Iloilo City is not a big city in terms of land area, roughly 70 square kilometers, but it’s an urban jungle of its own that will give a newcomer a harrowing experience of its circuitous and narrow roads. Friends of mine who have been to Iloilo City told me that the city has come to a dead-end as far as growth is concerned because it simply cannot expand. And I concede. Iloilo City is one of those few Philippine cities that have maintained its unique charm. Not that is has economically stagnated, it has remained loyal to its identity. It’s a hybrid city of urban growth, cultural dynamism, and rather conservative atmosphere. This narrow strip of land boasts seven big universities that rival other good universities in the country. Its people are one of the most literate and educated in the nation.

Iloilo shaped me as individual. It was in one of its sleepy towns, in Miagao, where a big chunk of my intellectual growth took place. It has made me aware that a big world out there is awaiting for a young man like me; nevertheless, it also made me realize that the bigger challenge to conquer is how to allow dreamers like me, young students, make their own yearnings possible.

And, true to its epithet as the “City of Love” (which I used to think as very funny if not downright pathetic), it’s also where I found the love of my life.

Language has its limitation. And it has reached its limit when it attempted to describe with words this city. As for me, a man who dreams to be a citizen of the world, I may have reached countries that once I was only able to picture out in my mind, and cities I thought I could only visit in my imagination, I still would want go back to that small city in one of the islands in the Pacific and hear a Latin mass in one of its churches, eat a bowl of batchoy in Tienda Lapaz, buy 12 pieces of the most delicious bibingka in the world for 20 pesos (0.50 USD) in Tanza, or just watch a Jaro-CPU-Ungka jeep pass by.
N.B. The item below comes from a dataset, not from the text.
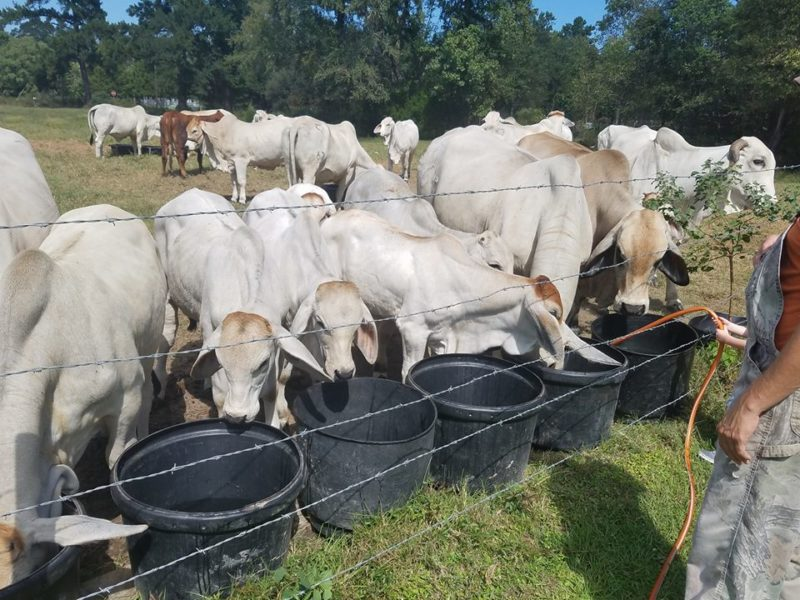 Holstein and brahman Cattle and calves for sale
I have not anymore heard my mother sing that song for quite a long time. After all her children, five of us, left for Iloilo to get our college degrees, and our youngest sister whom we plan to have her high school also in Iloilo, she stopped singing the song. But like any Ilonggo, I know that she also one would want to go back to that beautiful city one day.

And maybe by that time Iloilo and banwa ko will not anymore be as melancholic as I remember her singing it.

Photos courtesy of Bernardo Arellano III, a former schoolmate in UP Visayas.

Iloilo City, 21-06-2008

It was supposed to be one of those cloudy days. The sky was dark, not unusual especially that the rainy season has already begun several weeks ago. The Philippine Atmospheric Geophysical Astronomical Services Administration (PAGASA) raised a signal number one for Bicol Region and the rest of the Metropolitan Manila. The agency forecast that the eye of the typhoon with a sustained wind speed of 74kph will pass the town of Tayabas, Quezon sometime during the midday.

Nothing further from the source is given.